Kes Hillman-Smith, um coordenador do projeto do parque nacional, afirmou que a caça ilegal havia aumentado quando rebeldes sudaneses vindos da região de Darfur passaram a matá-los para vender seus valiosos chifres e presas.
"Essa é a primeira vez que eles entram em Garamba," disse Hillman-Smith, que está em Londres para participar de uma reunião organizada pelo grupo Save The Rino (salvem o rinoceronte). "É uma situação preocupante se a caça ilegal continuar nesses níveis alarmantes," afirmou à Reuters.
"A menos que haja um grande nível de apoio, vamos perder a última população de rinocerontes brancos do norte," afirmou o ambientalista. "Precisamos urgentemente de mais dinheiro para adquirirmos equipamentos melhores."
O número de rinocerontes caiu bastante dos cerca de 500 nos anos 1970. Na semana passada, dois guardas florestais do parque foram assassinados pelos caçadores ilegais, contou Hillman-Smith.

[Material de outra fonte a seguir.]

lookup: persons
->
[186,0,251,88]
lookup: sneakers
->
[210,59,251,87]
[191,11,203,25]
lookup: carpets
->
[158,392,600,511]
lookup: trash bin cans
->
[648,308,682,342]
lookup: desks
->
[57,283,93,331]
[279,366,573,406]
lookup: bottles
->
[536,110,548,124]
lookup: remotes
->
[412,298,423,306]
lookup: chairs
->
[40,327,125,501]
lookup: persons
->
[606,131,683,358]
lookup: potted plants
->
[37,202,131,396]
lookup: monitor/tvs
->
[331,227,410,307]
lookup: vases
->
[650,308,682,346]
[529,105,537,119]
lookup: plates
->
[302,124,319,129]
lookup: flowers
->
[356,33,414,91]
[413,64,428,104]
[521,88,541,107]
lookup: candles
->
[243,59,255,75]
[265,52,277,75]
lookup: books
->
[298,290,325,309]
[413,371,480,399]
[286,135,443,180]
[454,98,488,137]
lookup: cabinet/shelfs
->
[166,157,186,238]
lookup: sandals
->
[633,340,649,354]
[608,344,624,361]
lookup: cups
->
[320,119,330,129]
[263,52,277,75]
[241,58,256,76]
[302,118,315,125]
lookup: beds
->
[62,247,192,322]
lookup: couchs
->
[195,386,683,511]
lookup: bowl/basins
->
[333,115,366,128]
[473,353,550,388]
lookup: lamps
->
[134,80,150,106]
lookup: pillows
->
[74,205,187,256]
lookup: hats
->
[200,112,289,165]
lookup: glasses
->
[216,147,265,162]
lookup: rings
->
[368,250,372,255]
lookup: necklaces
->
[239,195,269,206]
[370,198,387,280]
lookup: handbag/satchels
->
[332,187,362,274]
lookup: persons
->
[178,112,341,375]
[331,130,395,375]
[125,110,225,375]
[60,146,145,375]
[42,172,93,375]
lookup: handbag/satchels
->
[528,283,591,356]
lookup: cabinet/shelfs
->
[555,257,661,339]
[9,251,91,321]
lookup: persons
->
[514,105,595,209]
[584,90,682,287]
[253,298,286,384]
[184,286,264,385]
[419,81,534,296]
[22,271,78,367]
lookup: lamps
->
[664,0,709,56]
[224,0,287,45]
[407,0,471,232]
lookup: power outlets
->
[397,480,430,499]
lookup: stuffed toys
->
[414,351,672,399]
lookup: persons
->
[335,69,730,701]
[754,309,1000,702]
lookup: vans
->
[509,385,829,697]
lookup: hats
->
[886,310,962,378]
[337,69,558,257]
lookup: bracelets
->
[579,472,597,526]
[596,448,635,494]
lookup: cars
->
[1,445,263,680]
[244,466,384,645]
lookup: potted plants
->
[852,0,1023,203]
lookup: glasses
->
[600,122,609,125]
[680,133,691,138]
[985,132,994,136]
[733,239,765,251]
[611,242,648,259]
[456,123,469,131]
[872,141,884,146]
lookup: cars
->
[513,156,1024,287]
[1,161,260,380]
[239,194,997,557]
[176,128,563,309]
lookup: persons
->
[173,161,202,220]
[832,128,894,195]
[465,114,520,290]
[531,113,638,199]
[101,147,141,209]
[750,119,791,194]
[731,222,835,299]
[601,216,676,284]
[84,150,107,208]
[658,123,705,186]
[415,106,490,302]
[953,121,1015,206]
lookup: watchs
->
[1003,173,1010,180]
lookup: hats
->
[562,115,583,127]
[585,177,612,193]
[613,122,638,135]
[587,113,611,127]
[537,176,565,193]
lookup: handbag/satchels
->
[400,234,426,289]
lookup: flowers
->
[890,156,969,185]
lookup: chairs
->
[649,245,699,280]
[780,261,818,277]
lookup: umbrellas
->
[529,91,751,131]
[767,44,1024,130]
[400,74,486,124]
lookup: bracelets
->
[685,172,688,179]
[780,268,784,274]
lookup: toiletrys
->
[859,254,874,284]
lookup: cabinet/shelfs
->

O Parque Nacional de Garamba tem sido, há muito tempo, um grande atrativo para caçadores ilegais, que entram na região para matar também elefantes, hipopótamos, búfalos e chimpanzés.
A Organização das Nações Unidas (ONU) participa dos esforços para selar um acordo de paz entre o governo do Sudão e o grupo Exército de Libertação do Povo Sudanês, que luta há 20 anos por autonomia do sul do país, majoritariamente cristão e animista.